Use multi-gpu to train my dataset,but got the error" ry = i_temp.repeat(N, 1).view(N, -1, 3) RuntimeError: cannot reshape tensor of 0 elements into shape [0, -1, 3] because the unspecified dimension size -1 can be any value and is ambiguous"

Mandylove1993 commented 2 years ago

What can I do for it?

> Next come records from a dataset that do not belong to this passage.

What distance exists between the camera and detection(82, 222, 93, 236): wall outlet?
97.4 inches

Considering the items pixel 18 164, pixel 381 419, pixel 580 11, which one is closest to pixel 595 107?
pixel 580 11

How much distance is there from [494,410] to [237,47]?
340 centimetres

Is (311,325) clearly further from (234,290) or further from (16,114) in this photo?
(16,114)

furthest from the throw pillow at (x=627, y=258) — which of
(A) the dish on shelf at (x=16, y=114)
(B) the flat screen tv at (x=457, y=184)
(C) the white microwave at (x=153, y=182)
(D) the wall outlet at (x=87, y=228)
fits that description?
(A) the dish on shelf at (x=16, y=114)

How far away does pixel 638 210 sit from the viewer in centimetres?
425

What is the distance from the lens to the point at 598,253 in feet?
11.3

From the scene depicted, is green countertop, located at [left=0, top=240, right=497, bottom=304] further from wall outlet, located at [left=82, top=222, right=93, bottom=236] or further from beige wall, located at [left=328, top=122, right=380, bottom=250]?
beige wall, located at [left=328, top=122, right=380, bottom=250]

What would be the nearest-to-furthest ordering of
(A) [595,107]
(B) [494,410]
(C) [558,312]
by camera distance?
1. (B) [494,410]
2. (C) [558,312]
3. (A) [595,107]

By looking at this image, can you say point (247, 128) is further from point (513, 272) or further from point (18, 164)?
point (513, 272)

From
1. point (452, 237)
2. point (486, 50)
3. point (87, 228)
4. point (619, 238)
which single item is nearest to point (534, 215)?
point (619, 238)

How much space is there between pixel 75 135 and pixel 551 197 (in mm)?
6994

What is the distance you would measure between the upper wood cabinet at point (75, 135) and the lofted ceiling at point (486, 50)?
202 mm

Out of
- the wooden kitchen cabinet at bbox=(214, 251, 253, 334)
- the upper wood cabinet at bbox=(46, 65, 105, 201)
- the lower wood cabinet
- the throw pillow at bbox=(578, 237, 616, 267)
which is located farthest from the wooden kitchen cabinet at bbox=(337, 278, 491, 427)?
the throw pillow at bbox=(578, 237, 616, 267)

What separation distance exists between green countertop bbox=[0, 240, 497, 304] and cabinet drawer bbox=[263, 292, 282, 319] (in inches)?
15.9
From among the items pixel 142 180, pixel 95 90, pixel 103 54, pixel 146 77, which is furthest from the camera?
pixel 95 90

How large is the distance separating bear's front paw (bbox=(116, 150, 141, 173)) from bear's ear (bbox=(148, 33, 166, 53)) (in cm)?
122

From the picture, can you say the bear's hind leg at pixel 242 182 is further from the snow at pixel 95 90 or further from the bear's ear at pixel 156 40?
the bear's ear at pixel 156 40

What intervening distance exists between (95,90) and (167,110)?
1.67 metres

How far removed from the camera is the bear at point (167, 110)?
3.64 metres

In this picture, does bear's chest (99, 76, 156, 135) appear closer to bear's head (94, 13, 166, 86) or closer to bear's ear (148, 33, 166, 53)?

I use 4 gpus to train data with arg"--num_gpus=4",and it can train and val,but one hours later,error occured: `Traceback (most recent call last): File "tools/plain_train_net.py", line 161, in args=(args,), File "/zft/code/MonoFlex/engine/launch.py", line 54, in launch daemon=False, File "/root/anaconda3/envs/monoflex/lib/python3.7/site-packages/torch/multiprocessing/spawn.py", line 199, in spawn return start_processes(fn, args, nprocs, join, daemon, start_method='spawn') File "/root/anaconda3/envs/monoflex/lib/python3.7/site-packages/torch/multiprocessing/spawn.py", line 157, in start_processes while not context.join(): File "/root/anaconda3/envs/monoflex/lib/python3.7/site-packages/torch/multiprocessing/spawn.py", line 118, in join raise Exception(msg) Exception:

-- Process 1 terminated with the following error: Traceback (most recent call last): File "/root/anaconda3/envs/monoflex/lib/python3.7/site-packages/torch/multiprocessing/spawn.py", line 19, in _wrap fn(i, args) File "/zft/code/MonoFlex/engine/launch.py", line 89, in _distributed_worker main_func(args) File "/zft/code/MonoFlex/tools/plain_train_net.py", line 140, in main train(cfg, model, device, distributed) File "/zft/code/MonoFlex/tools/plain_train_net.py", line 84, in train arguments, File "/zft/code/MonoFlex/engine/trainer.py", line 109, in do_train loss_dict, log_loss_dict = model(images, targets) File "/root/anaconda3/envs/monoflex/lib/python3.7/site-packages/torch/nn/modules/module.py", line 727, in _call_impl result = self.forward(*input, kwargs) File "/root/anaconda3/envs/monoflex/lib/python3.7/site-packages/torch/nn/parallel/distributed.py", line 619, in forward output = self.module(*inputs[0], *kwargs[0]) File "/root/anaconda3/envs/monoflex/lib/python3.7/site-packages/torch/nn/modules/module.py", line 727, in _call_impl result = self.forward(input, kwargs) File "/zft/code/MonoFlex/model/detector.py", line 34, in forward loss_dict, log_loss_dict = self.heads(features, targets) File "/root/anaconda3/envs/monoflex/lib/python3.7/site-packages/torch/nn/modules/module.py", line 727, in _call_impl result = self.forward(*input, kwargs) File "/zft/code/MonoFlex/model/head/detector_head.py", line 21, in forward loss_dict, log_loss_dict = self.loss_evaluator(x, targets) File "/zft/code/MonoFlex/model/head/detector_loss.py", line 271, in call pred_targets, preds, reg_nums, weights = self.prepare_predictions(targets_variables, predictions) File "/zft/code/MonoFlex/model/head/detector_loss.py", line 153, in prepare_predictions target_corners_3D = self.anno_encoder.encode_box3d(target_rotys_3D, target_dimensions_3D, target_locations_3D) File "/zft/code/MonoFlex/model/anno_encoder.py", line 108, in encode_box3d ry = self.rad_to_matrix(rotys, N) File "/zft/code/MonoFlex/model/anno_encoder.py", line 60, in rad_to_matrix ry = i_temp.repeat(N, 1).view(N, -1, 3) RuntimeError: cannot reshape tensor of 0 elements into shape [0, -1, 3] because the unspecified dimension size -1 can be any value and is ambiguous`**

minghanz commented 2 years ago

Met the same issue when doing multi-gpu training. You need to change the -1 to the actual number of channels in that dimension to fix this issue. There are probably also other places in the code with the similar issue.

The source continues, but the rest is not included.